◆ The records:
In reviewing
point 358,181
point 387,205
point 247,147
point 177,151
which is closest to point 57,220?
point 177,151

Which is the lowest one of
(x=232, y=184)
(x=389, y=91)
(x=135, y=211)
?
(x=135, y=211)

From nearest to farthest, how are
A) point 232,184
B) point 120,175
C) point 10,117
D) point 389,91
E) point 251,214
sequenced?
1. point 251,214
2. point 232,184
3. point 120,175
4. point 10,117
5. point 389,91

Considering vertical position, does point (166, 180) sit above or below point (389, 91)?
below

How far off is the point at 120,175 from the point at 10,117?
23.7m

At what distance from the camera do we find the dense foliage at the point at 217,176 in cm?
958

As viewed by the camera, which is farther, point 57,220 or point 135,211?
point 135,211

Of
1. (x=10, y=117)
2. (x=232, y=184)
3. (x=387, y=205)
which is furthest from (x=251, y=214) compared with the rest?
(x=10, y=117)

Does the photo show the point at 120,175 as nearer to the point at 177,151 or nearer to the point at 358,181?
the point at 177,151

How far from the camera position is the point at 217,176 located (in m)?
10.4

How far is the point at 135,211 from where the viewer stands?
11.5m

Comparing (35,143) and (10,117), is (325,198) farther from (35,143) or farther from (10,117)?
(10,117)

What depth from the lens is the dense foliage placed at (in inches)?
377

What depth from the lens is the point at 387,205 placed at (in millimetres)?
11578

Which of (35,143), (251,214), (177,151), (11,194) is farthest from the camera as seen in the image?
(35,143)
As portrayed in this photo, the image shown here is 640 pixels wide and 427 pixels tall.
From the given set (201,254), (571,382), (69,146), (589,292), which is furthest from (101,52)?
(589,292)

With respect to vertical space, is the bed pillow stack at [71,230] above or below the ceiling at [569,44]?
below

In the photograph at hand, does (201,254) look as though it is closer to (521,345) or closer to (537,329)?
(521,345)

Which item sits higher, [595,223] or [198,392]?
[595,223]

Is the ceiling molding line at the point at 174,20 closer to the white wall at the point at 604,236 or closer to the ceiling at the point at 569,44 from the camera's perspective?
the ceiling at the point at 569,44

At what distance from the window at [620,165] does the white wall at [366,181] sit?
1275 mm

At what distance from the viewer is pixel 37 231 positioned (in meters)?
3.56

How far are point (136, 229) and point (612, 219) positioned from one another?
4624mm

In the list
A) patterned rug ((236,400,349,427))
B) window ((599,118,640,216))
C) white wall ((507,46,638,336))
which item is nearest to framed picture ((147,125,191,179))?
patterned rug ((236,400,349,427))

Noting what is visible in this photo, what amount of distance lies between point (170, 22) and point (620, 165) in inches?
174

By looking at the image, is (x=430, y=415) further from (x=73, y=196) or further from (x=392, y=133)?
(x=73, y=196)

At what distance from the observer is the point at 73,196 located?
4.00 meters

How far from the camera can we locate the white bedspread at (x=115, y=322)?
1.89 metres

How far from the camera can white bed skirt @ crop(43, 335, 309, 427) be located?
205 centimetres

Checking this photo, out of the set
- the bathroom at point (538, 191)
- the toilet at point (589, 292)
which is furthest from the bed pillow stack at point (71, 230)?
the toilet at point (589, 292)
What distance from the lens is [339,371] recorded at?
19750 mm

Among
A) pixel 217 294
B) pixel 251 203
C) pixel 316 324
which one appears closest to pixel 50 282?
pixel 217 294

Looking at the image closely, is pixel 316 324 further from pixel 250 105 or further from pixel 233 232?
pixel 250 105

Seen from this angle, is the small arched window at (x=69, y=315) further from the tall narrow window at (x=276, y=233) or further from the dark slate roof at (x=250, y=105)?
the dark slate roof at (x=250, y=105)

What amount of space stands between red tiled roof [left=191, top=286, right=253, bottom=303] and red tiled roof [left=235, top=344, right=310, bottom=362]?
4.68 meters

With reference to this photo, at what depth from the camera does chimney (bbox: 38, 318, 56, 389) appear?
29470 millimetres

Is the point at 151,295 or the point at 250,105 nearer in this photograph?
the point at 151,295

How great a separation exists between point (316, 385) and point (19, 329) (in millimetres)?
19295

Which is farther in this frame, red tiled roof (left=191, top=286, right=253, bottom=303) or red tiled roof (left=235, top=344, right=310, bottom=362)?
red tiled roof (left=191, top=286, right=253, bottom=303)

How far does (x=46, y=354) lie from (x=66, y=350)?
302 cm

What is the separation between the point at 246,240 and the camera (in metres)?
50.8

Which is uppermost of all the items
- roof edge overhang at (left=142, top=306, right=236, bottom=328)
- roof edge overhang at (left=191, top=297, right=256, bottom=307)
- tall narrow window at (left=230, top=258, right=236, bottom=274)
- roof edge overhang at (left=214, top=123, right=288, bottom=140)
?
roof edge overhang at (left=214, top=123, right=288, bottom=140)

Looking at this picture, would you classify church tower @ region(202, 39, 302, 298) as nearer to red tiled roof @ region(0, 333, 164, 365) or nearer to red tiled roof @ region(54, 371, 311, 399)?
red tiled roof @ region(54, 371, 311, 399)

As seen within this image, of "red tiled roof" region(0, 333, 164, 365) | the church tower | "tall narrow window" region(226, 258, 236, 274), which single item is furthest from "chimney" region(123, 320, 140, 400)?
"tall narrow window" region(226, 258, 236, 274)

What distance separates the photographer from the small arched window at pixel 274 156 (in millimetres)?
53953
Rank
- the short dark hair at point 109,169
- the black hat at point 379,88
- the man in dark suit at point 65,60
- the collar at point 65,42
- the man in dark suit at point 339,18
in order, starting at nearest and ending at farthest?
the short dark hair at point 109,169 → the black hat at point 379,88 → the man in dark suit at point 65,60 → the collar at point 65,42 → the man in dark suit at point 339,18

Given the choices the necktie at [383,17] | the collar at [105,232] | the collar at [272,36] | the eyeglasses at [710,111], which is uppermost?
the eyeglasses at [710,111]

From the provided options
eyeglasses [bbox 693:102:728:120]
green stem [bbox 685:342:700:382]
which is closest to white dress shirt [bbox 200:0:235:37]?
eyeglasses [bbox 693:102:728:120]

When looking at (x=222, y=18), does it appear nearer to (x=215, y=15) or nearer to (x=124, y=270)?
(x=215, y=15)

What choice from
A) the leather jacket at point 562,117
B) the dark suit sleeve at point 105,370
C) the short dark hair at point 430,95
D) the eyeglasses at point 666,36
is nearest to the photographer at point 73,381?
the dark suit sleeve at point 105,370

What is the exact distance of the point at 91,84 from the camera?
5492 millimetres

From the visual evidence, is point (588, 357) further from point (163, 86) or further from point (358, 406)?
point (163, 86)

◆ Goal:
Edit all of the items above so that every "dense foliage" reads "thick foliage", and leave everything else unchanged.

◆ Complete response:
In reviewing
point 358,181
point 387,205
point 247,147
point 177,151
which is closest to point 57,220?
point 177,151

Which is the lowest one of
(x=232, y=184)
(x=389, y=91)
(x=135, y=211)
?
(x=135, y=211)

From nearest to farthest, how are
A) point 232,184
B) point 120,175
C) point 10,117
D) point 389,91
E) point 251,214
sequenced?
1. point 251,214
2. point 232,184
3. point 120,175
4. point 10,117
5. point 389,91

Considering vertical position, does point (166, 180) sit above or below point (389, 91)?
below

How far off is the point at 120,175 from the point at 10,117?
23.7m

At what distance from the camera do we find the thick foliage at the point at 217,176 in cm?
958

As viewed by the camera, which is farther, point 57,220 or point 135,211?
point 135,211

Of
1. (x=10, y=117)
2. (x=232, y=184)
3. (x=387, y=205)
which is furthest from (x=251, y=214) compared with the rest?
(x=10, y=117)

Does the photo show the point at 120,175 as nearer to the point at 177,151 or nearer to the point at 358,181?
the point at 177,151

How far from the camera position is the point at 217,176 located (in m)?
10.4

How far is the point at 135,211 from where the viewer stands?
11.5m

Comparing (35,143) and (10,117), is (325,198) farther from (35,143) or farther from (10,117)?
(10,117)

What depth from the lens is the thick foliage placed at (in inches)?
377

What depth from the lens is the point at 387,205 placed at (in millimetres)?
11578

Which of (35,143), (251,214), (177,151), (11,194) is farthest from the camera as seen in the image?
(35,143)
As portrayed in this photo, the image shown here is 640 pixels wide and 427 pixels tall.
From the given set (201,254), (571,382), (69,146), (589,292), which is furthest from (101,52)?
(589,292)

With respect to vertical space, is the bed pillow stack at [71,230] above or below the ceiling at [569,44]?
below

In the photograph at hand, does (201,254) look as though it is closer to (521,345) or closer to (537,329)?
(521,345)

Which item sits higher, [595,223] or [198,392]?
[595,223]

Is the ceiling molding line at the point at 174,20 closer to the white wall at the point at 604,236 or closer to the ceiling at the point at 569,44 from the camera's perspective?
the ceiling at the point at 569,44

At what distance from the window at [620,165] does the white wall at [366,181] sit?
1275 mm

At what distance from the viewer is pixel 37 231 positioned (in meters)?
3.56

How far are point (136, 229) and point (612, 219) positioned from one another?
4624mm

In the list
A) patterned rug ((236,400,349,427))
B) window ((599,118,640,216))
C) white wall ((507,46,638,336))
which item is nearest to framed picture ((147,125,191,179))?
patterned rug ((236,400,349,427))

Noting what is visible in this photo, what amount of distance lies between point (170, 22) and point (620, 165) in inches?
174

By looking at the image, is (x=430, y=415) further from (x=73, y=196) or further from (x=392, y=133)?
(x=73, y=196)

At what distance from the observer is the point at 73,196 located?
4.00 meters

How far from the camera can we locate the white bedspread at (x=115, y=322)?
1.89 metres

How far from the camera can white bed skirt @ crop(43, 335, 309, 427) be located?
205 centimetres

Checking this photo, out of the set
- the bathroom at point (538, 191)
- the toilet at point (589, 292)
which is furthest from the bed pillow stack at point (71, 230)?
the toilet at point (589, 292)
What distance from the lens is [339,371] recorded at?
19750 mm

Among
A) pixel 217 294
B) pixel 251 203
C) pixel 316 324
which one appears closest to pixel 50 282?
pixel 217 294

Looking at the image closely, is pixel 316 324 further from pixel 250 105 or further from pixel 233 232?
pixel 250 105

Seen from this angle, is the small arched window at (x=69, y=315) further from the tall narrow window at (x=276, y=233) or further from the dark slate roof at (x=250, y=105)?
the dark slate roof at (x=250, y=105)

What amount of space stands between red tiled roof [left=191, top=286, right=253, bottom=303] and red tiled roof [left=235, top=344, right=310, bottom=362]?
4.68 meters

With reference to this photo, at what depth from the camera does chimney (bbox: 38, 318, 56, 389) appear?
29470 millimetres

Is the point at 151,295 or the point at 250,105 nearer in this photograph?
the point at 151,295

How great a separation exists between point (316, 385) and point (19, 329) (in millimetres)?
19295

Which is farther in this frame, red tiled roof (left=191, top=286, right=253, bottom=303) or red tiled roof (left=235, top=344, right=310, bottom=362)?
red tiled roof (left=191, top=286, right=253, bottom=303)

How far does (x=46, y=354) lie from (x=66, y=350)?
302 cm

What is the separation between the point at 246,240 and the camera (in metres)?
50.8

Which is uppermost of all the items
- roof edge overhang at (left=142, top=306, right=236, bottom=328)
- roof edge overhang at (left=191, top=297, right=256, bottom=307)
- tall narrow window at (left=230, top=258, right=236, bottom=274)
- roof edge overhang at (left=214, top=123, right=288, bottom=140)
?
roof edge overhang at (left=214, top=123, right=288, bottom=140)

Looking at this picture, would you classify church tower @ region(202, 39, 302, 298) as nearer to red tiled roof @ region(0, 333, 164, 365) or nearer to red tiled roof @ region(54, 371, 311, 399)?
red tiled roof @ region(54, 371, 311, 399)

As seen within this image, of "red tiled roof" region(0, 333, 164, 365) | the church tower | "tall narrow window" region(226, 258, 236, 274), which single item is furthest from "chimney" region(123, 320, 140, 400)?
"tall narrow window" region(226, 258, 236, 274)

What distance separates the photographer from the small arched window at pixel 274 156 (in millimetres)?
53953
Rank
- the short dark hair at point 109,169
- the black hat at point 379,88
- the man in dark suit at point 65,60
- the collar at point 65,42
- the man in dark suit at point 339,18
in order, starting at nearest and ending at farthest?
the short dark hair at point 109,169 → the black hat at point 379,88 → the man in dark suit at point 65,60 → the collar at point 65,42 → the man in dark suit at point 339,18

Given the choices the necktie at [383,17] | the collar at [105,232] | the collar at [272,36] | the eyeglasses at [710,111], which is uppermost?
the eyeglasses at [710,111]

From the provided options
eyeglasses [bbox 693:102:728:120]
green stem [bbox 685:342:700:382]
which is closest to white dress shirt [bbox 200:0:235:37]?
eyeglasses [bbox 693:102:728:120]

When looking at (x=222, y=18), does it appear nearer to (x=215, y=15) or nearer to (x=124, y=270)?
(x=215, y=15)

What choice from
A) the leather jacket at point 562,117
B) the dark suit sleeve at point 105,370
C) the short dark hair at point 430,95
D) the eyeglasses at point 666,36
is nearest to the photographer at point 73,381?
the dark suit sleeve at point 105,370

What is the exact distance of the point at 91,84 from the camera?
5492 millimetres

From the visual evidence, is point (588, 357) further from point (163, 86) or further from point (358, 406)?
point (163, 86)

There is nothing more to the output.